- **Excerpt**:
········

We have until January 8th, 2024 to submit comments to the FTC about proposed rules to BAN CAR DEALER JUNK FEES. Please visit to be heard!

Monday, January 31, 2022

Save Thousands by Ordering your New Car: Do Not Buy from a Dealer’s Inventory

The Covid pandemic is a watershed moment in human history. Counterintuitively, many good things will come from this terrible time. Online buying has given you, the consumer, more options than ever before to shop for the lowest price. The convenience of not having to drive to the store and have almost everything you buy delivered to your home is a huge time and cost saver.
Before Covid, almost all new cars were bought from dealers’ inventories. There are many reasons for this and most of them are because the manufacturers and the dealers know they can sell more new cars faster and at higher prices when they sell them to you from the dealers’ on-the-ground inventory. Purchasing a new car is an exciting, important, and emotional time in your life. When you enter a car dealer’s showroom and see, touch, and smell those shiny, beautiful machines, your logical mind “takes a back seat” to your emotional mind. Clearly, making the second largest purchase of most people lives is not something that should be done impulsively.
There’s another reason that buying a new car from a dealer’s inventory makes no sense. Very rarely does a car dealer have the exact year-make-model with the exact options, accessories, or interior/exterior color that the buyer wants. Most buyers end up with a compromise on the exact vehicle they would like to drive for the next 5 years or longer. It’s impossible for a car dealer to keep enough cars in inventory to meet all the combinations of year, color, interiors, options, and models. The average price of a new car today is about $48,000! Isn’t something that expensive worth waiting for? If you order that perfect car for you, you’ll be driving exactly what you want.

There are many other decisions that you make when you buy a new car quickly from a dealer’s inventory that you probably don’t spend enough time and research on. These are the financing, extended warranties, maintenance plans, GAP insurance and other “products/services” all dealers will push on you after you buy your car. When you order your new car, you have plenty of time to shop for the best interest rate with banks and credit unions and decide if you need extended warranties or maintenance plans and, if so, what’s a fair price?

Arguably, the biggest reason you shouldn’t buy a new car from a dealer’s inventory today is because you’ll pay a much higher price. You already know that car prices are higher than ever before, thousands higher than just 2 years ago. Dealers have always known that they can make a lot more money when they can deliver that new car ASAP, preferably the same day you walk into the dealership. During the covid caused microchip shortage creating the huge supply and demand imbalance, this is truer than ever before. When you let it be known that you want to order your new car from the manufacturer, the salesman will do everything in his power to discourage you and talk you into buying one from his very small inventory. He may also exaggerate how long it will take for the car to arrive. He knows how much you’ll want to have that new car ASAP. Verify the delivery time by checking with other car dealers that you must check with for the best price.

········

Recorded data:
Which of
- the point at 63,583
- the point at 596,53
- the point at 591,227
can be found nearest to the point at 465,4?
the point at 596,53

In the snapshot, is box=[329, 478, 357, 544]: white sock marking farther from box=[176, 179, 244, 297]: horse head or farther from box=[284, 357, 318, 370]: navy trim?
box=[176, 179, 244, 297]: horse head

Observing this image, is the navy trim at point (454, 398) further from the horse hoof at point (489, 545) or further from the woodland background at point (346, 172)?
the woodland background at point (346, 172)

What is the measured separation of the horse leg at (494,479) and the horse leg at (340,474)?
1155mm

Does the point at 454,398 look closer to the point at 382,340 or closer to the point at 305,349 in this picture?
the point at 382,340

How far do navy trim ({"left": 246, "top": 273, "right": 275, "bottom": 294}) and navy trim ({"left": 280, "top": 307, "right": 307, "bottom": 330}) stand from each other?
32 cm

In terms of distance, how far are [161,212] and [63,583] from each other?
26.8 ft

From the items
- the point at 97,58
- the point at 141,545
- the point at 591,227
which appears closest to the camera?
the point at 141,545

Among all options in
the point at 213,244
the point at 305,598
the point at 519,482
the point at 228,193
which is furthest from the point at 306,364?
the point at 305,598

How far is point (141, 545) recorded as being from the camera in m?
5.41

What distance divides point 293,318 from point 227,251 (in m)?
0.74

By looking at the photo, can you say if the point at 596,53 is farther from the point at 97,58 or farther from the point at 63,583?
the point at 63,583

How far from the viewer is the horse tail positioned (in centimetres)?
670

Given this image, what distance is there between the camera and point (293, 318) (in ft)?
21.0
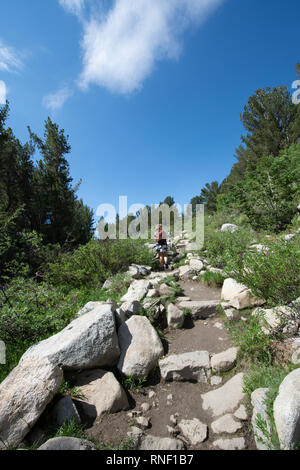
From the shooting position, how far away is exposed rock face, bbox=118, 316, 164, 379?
2.41m

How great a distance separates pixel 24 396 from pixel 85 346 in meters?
0.67

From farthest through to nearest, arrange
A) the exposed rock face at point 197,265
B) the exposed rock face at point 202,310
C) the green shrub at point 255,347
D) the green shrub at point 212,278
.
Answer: the exposed rock face at point 197,265 < the green shrub at point 212,278 < the exposed rock face at point 202,310 < the green shrub at point 255,347

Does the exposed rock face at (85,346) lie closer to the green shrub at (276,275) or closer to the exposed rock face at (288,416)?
the exposed rock face at (288,416)

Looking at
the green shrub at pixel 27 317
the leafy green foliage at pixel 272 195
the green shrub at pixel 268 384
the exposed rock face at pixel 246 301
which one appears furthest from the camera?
the leafy green foliage at pixel 272 195

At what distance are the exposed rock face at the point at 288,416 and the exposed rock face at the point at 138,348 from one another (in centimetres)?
145

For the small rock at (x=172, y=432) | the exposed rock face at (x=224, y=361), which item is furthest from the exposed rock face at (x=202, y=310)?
the small rock at (x=172, y=432)

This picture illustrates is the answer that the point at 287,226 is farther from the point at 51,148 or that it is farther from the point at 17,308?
the point at 51,148

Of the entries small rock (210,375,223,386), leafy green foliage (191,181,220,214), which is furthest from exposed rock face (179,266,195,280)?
leafy green foliage (191,181,220,214)

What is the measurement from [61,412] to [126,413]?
64 centimetres

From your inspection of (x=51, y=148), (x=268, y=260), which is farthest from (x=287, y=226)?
(x=51, y=148)

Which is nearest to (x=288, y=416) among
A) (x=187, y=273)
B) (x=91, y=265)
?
(x=187, y=273)

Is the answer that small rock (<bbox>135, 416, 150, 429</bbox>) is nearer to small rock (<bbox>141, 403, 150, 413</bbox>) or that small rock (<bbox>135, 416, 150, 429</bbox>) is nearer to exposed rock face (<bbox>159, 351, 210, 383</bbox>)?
small rock (<bbox>141, 403, 150, 413</bbox>)

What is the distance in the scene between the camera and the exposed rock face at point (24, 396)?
5.40ft

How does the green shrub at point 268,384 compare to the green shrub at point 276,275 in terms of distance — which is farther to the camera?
the green shrub at point 276,275
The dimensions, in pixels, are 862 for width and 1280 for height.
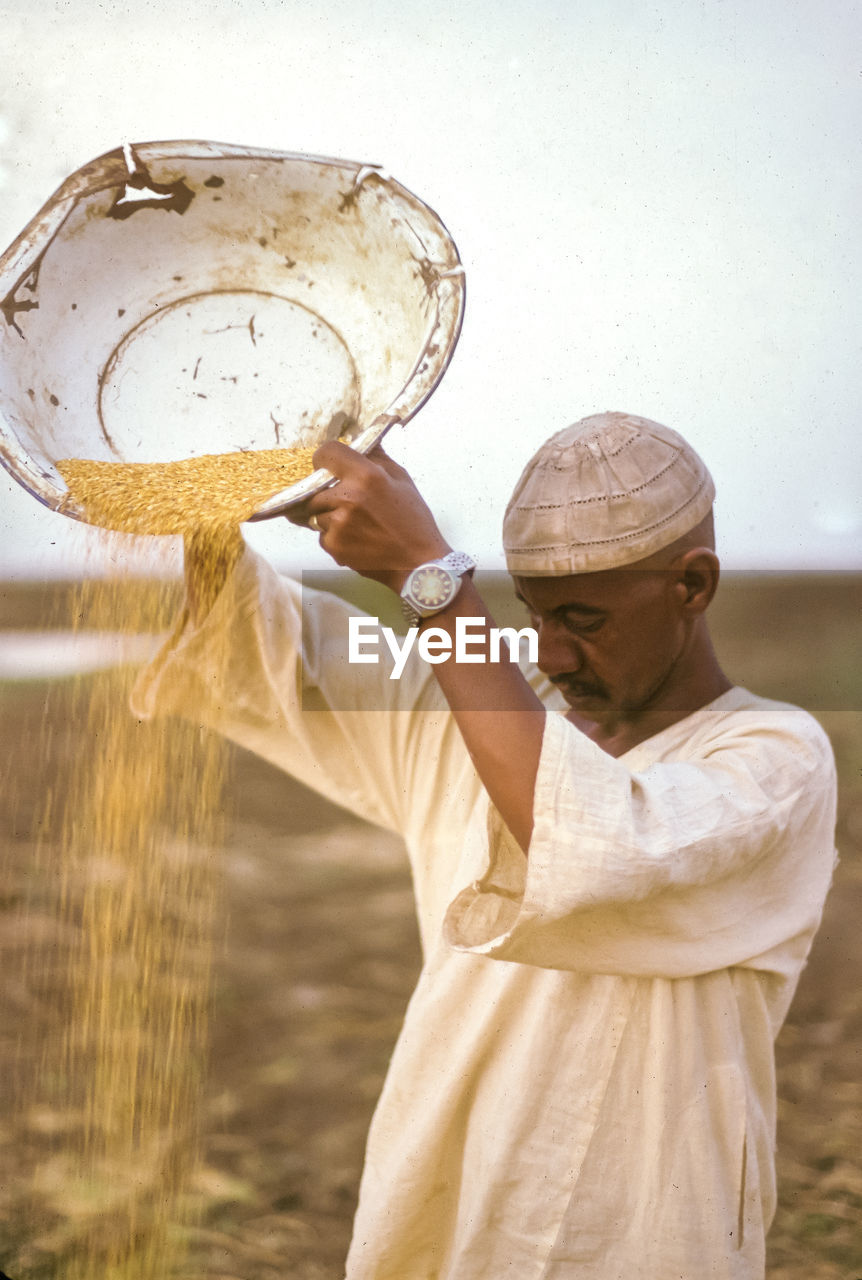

········

- **About this task**:
Carry on the post about ordering a new car instead of buying from a dealer's inventory, starting right after its last sentence.

- **Exercise answer**:
Your next step is to locate the Costco certified dealers for the make car you’re buying. If you’re not a member of Costco, you can purchase an annual membership for $65. Costco requires their certified auto dealers to sell Costco members a new car at a lower price than they sell that car to any other buyer. When you order your new car from the Costco dealer, be sure to make it part of your purchase contract that the price you pay is the Costco price for that car when it arrives in the dealership for you to take delivery. Depending on how long it takes your new car to arrive, you’ll save thousands of dollars over what you’d pay today for a car that wasn’t even exactly what your wanted to buy. New car prices are coming down slowly and will continue to drop over the next few months. You’ll be asked for a deposit. It’s in your best interest to agree to a deposit because the dealer may be tempted to sell your car to someone when it arrives for a lot more money than you contracted for. A deposit makes your purchase more legally binding on the dealership (and on you).
If you’re someone who must buy a car because you don’t have one, or the one you’re driving needs repair, you have a financial question to answer. Can you make do with transportation during the time it’ll take your new car to arrive for less cost than you’ll be saving? Your options are public transportation, car-pooling, Uber/Lyft, renting a car, or fixing your current car so that it can be safely driven. If you currently lease, you can usually get an extension for a few months. You can rent a car for as little as $800 per month. If you have a good mechanic you can trust, he can often make a car safe to drive for far less than he’d normally charge when you explain your dilemma.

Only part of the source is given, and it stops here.